# start of SOURCE RECORDS

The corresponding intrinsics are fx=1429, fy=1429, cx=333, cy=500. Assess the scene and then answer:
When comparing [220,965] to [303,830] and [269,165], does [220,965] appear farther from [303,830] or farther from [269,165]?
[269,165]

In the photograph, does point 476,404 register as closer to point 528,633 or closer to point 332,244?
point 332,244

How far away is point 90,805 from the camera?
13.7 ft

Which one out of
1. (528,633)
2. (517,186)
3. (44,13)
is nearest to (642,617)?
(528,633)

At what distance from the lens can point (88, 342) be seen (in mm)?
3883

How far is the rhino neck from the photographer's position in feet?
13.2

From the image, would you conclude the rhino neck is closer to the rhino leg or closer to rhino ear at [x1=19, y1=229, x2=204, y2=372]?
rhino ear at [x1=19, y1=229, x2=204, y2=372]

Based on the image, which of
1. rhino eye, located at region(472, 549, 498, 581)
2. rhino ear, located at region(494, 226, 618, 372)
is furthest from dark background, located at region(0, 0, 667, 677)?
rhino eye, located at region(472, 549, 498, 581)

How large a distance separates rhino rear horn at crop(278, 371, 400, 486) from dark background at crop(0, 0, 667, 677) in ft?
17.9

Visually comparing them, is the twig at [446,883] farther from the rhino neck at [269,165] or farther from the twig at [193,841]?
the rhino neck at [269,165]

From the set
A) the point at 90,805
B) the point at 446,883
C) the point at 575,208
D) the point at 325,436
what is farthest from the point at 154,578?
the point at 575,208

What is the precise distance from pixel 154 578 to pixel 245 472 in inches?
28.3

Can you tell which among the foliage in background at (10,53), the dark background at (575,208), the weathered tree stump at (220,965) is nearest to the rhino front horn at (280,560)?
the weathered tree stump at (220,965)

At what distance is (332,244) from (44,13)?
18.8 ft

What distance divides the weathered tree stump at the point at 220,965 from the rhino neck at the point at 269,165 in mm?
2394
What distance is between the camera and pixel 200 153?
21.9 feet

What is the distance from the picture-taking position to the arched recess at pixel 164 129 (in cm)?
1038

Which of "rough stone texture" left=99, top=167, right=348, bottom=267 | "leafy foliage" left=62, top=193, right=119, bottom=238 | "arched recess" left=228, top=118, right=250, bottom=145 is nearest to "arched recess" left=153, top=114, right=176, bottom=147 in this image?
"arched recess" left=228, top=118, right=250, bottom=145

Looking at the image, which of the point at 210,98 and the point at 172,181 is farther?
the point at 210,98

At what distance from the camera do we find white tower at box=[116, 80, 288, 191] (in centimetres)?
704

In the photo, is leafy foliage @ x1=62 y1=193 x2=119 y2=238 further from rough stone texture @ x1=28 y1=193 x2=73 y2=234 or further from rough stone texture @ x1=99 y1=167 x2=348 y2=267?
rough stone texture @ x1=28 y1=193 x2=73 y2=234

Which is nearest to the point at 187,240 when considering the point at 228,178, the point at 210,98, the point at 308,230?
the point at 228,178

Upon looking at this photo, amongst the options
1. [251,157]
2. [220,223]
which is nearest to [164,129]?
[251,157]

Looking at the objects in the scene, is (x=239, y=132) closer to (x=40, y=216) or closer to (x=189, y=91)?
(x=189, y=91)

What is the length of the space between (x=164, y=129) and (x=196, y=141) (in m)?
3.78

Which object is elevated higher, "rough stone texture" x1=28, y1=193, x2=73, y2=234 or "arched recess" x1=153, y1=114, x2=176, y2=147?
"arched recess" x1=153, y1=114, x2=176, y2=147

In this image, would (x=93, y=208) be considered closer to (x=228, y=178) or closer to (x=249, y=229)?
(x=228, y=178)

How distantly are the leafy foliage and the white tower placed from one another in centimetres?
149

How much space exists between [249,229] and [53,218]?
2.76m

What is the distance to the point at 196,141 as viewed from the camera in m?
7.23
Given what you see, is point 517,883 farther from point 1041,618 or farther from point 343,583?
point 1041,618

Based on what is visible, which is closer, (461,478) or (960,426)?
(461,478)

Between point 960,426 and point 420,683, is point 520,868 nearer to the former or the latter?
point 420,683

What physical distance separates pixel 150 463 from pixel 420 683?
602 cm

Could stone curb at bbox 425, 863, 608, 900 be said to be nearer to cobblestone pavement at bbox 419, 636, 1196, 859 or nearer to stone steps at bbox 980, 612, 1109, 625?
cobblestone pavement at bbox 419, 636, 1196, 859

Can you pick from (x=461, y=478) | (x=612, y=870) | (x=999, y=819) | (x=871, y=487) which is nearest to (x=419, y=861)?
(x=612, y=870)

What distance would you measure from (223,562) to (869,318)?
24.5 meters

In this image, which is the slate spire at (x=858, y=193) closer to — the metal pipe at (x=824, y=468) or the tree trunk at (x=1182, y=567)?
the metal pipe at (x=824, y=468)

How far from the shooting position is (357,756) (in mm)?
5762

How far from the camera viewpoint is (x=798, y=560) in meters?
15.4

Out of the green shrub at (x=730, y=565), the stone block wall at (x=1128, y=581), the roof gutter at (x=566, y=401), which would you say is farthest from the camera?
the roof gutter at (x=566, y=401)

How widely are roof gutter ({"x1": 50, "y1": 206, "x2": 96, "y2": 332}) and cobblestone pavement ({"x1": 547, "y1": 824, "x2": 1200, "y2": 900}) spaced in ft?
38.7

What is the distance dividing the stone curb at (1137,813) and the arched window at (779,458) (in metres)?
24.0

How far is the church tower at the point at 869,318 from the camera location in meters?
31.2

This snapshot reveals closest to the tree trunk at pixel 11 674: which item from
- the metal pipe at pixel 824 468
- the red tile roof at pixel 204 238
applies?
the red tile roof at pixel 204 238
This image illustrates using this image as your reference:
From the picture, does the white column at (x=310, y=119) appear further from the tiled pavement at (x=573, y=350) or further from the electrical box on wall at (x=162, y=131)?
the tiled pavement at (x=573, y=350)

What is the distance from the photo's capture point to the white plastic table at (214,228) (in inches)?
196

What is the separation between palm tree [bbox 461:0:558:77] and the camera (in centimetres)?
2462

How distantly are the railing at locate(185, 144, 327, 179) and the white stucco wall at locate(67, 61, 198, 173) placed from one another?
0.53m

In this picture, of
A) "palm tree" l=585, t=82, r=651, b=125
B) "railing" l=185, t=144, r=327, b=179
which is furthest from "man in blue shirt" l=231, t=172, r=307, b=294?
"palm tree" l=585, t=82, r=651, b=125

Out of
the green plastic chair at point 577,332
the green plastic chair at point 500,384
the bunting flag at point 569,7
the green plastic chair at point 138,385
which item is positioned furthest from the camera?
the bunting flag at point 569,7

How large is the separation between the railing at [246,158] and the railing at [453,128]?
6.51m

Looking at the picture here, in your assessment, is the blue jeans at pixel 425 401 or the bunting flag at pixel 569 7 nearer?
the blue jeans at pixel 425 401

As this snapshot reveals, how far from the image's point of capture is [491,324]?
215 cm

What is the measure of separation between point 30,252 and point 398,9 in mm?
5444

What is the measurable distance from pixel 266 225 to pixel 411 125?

# end of SOURCE RECORDS

> [DIRECTIONS] Output the listing above without altering a single character.

> [PROBLEM SOLUTION]
The corresponding intrinsics are fx=1429, fy=1429, cx=333, cy=500. Assess the scene and then answer:
When comparing [220,965] to [303,830] and [269,165], does [220,965] appear farther from [303,830] or farther from [269,165]?
[269,165]

In the photograph, does point 476,404 register as closer to point 528,633 or closer to point 332,244?
point 332,244

How far away is point 90,805 from the camera?
13.7 ft

Which one out of
1. (528,633)
2. (517,186)
3. (44,13)
is nearest to (642,617)?
(528,633)

At what distance from the lens can point (88, 342) be seen (in mm)?
3883

How far is the rhino neck from the photographer's position in feet?
13.2

From the image, would you conclude the rhino neck is closer to the rhino leg or closer to rhino ear at [x1=19, y1=229, x2=204, y2=372]?
rhino ear at [x1=19, y1=229, x2=204, y2=372]

Based on the image, which of
1. rhino eye, located at region(472, 549, 498, 581)
2. rhino ear, located at region(494, 226, 618, 372)
is furthest from dark background, located at region(0, 0, 667, 677)?
rhino eye, located at region(472, 549, 498, 581)

How large a distance separates rhino rear horn at crop(278, 371, 400, 486) from dark background at crop(0, 0, 667, 677) in ft?
17.9

Visually comparing them, is the twig at [446,883] farther from the rhino neck at [269,165] or farther from the twig at [193,841]?
the rhino neck at [269,165]

From the set
A) the point at 90,805
B) the point at 446,883
C) the point at 575,208
D) the point at 325,436
what is farthest from the point at 154,578?
the point at 575,208

What is the precise distance from pixel 154 578 to pixel 245 472 in inches?
28.3

Can you tell which among the foliage in background at (10,53), the dark background at (575,208), the weathered tree stump at (220,965) is nearest to the rhino front horn at (280,560)?
the weathered tree stump at (220,965)

At what distance is (332,244) from (44,13)?
18.8 ft

What distance divides the weathered tree stump at the point at 220,965 from the rhino neck at the point at 269,165 in mm?
2394
What distance is between the camera and pixel 200 153?
21.9 feet

What is the distance from the picture-taking position to the arched recess at pixel 164 129 (in cm)?
1038

Which of "rough stone texture" left=99, top=167, right=348, bottom=267 | "leafy foliage" left=62, top=193, right=119, bottom=238 | "arched recess" left=228, top=118, right=250, bottom=145 is nearest to "arched recess" left=153, top=114, right=176, bottom=147 in this image?
"arched recess" left=228, top=118, right=250, bottom=145

Looking at the image, which of the point at 210,98 and the point at 172,181 is farther?
the point at 210,98

At what distance from the camera do we find white tower at box=[116, 80, 288, 191] (in centimetres)?
704

In the photo, is leafy foliage @ x1=62 y1=193 x2=119 y2=238 further from rough stone texture @ x1=28 y1=193 x2=73 y2=234 or further from rough stone texture @ x1=99 y1=167 x2=348 y2=267?
rough stone texture @ x1=28 y1=193 x2=73 y2=234

Which is nearest to the point at 187,240 when considering the point at 228,178, the point at 210,98, the point at 308,230?
the point at 228,178

Upon looking at this photo, amongst the options
1. [251,157]
2. [220,223]
which is nearest to [164,129]?
[251,157]

Looking at the objects in the scene, is (x=239, y=132) closer to (x=40, y=216) or closer to (x=189, y=91)?
(x=189, y=91)

What is the length of the space between (x=164, y=129) and (x=196, y=141) (in m)?
3.78

Which object is elevated higher, "rough stone texture" x1=28, y1=193, x2=73, y2=234 or "arched recess" x1=153, y1=114, x2=176, y2=147?
"arched recess" x1=153, y1=114, x2=176, y2=147

In this image, would (x=93, y=208) be considered closer to (x=228, y=178) or closer to (x=249, y=229)?
(x=228, y=178)

How distantly are the leafy foliage and the white tower placed from one another in centimetres?
149

How much space exists between [249,229] and [53,218]?
2.76m

What is the distance to the point at 196,141 as viewed from the camera in m?
7.23
Given what you see, is point 517,883 farther from point 1041,618 or farther from point 343,583?
point 1041,618

Based on what is visible, which is closer, (461,478) or (960,426)?
(461,478)

Between point 960,426 and point 420,683, is point 520,868 nearer to the former or the latter?
point 420,683

What physical distance separates pixel 150 463 from pixel 420 683?
602 cm

Could stone curb at bbox 425, 863, 608, 900 be said to be nearer to cobblestone pavement at bbox 419, 636, 1196, 859 or nearer to stone steps at bbox 980, 612, 1109, 625?
cobblestone pavement at bbox 419, 636, 1196, 859

Can you pick from (x=461, y=478) | (x=612, y=870) | (x=999, y=819) | (x=871, y=487) which is nearest to (x=419, y=861)?
(x=612, y=870)

What distance would you measure from (223,562) to (869,318)?
24.5 meters

In this image, which is the slate spire at (x=858, y=193) closer to — the metal pipe at (x=824, y=468) or the tree trunk at (x=1182, y=567)?
the metal pipe at (x=824, y=468)

How far from the shooting position is (357,756) (in mm)?
5762

How far from the camera viewpoint is (x=798, y=560) in meters?
15.4

Out of the green shrub at (x=730, y=565), the stone block wall at (x=1128, y=581), the roof gutter at (x=566, y=401), which would you say is farthest from the camera?
the roof gutter at (x=566, y=401)

How widely are roof gutter ({"x1": 50, "y1": 206, "x2": 96, "y2": 332}) and cobblestone pavement ({"x1": 547, "y1": 824, "x2": 1200, "y2": 900}) spaced in ft?
38.7

What is the distance dividing the stone curb at (1137,813) and the arched window at (779,458) (in metres)?
24.0

How far is the church tower at the point at 869,318 from the camera location in meters?
31.2

This snapshot reveals closest to the tree trunk at pixel 11 674: which item from
- the metal pipe at pixel 824 468
- the red tile roof at pixel 204 238
applies?
the red tile roof at pixel 204 238
This image illustrates using this image as your reference:
From the picture, does the white column at (x=310, y=119) appear further from the tiled pavement at (x=573, y=350) or further from the electrical box on wall at (x=162, y=131)?
the tiled pavement at (x=573, y=350)

What is the distance from the photo's capture point to the white plastic table at (214,228) (in inches)?
196

What is the separation between palm tree [bbox 461:0:558:77] and the camera (in centimetres)?
2462

How distantly are the railing at locate(185, 144, 327, 179) and the white stucco wall at locate(67, 61, 198, 173) placed from one another?
0.53m

In this picture, of
A) "palm tree" l=585, t=82, r=651, b=125
B) "railing" l=185, t=144, r=327, b=179
which is furthest from "man in blue shirt" l=231, t=172, r=307, b=294?
"palm tree" l=585, t=82, r=651, b=125

Out of
the green plastic chair at point 577,332
the green plastic chair at point 500,384
the bunting flag at point 569,7
the green plastic chair at point 138,385
which item is positioned furthest from the camera?
the bunting flag at point 569,7

How large is the separation between the railing at [246,158] and the railing at [453,128]?
6.51m

Looking at the picture here, in your assessment, is the blue jeans at pixel 425 401 or the bunting flag at pixel 569 7 nearer?
the blue jeans at pixel 425 401

As this snapshot reveals, how far from the image's point of capture is [491,324]?
215 cm

What is the measure of separation between point 30,252 and point 398,9 in mm?
5444

What is the measurable distance from pixel 266 225 to pixel 411 125?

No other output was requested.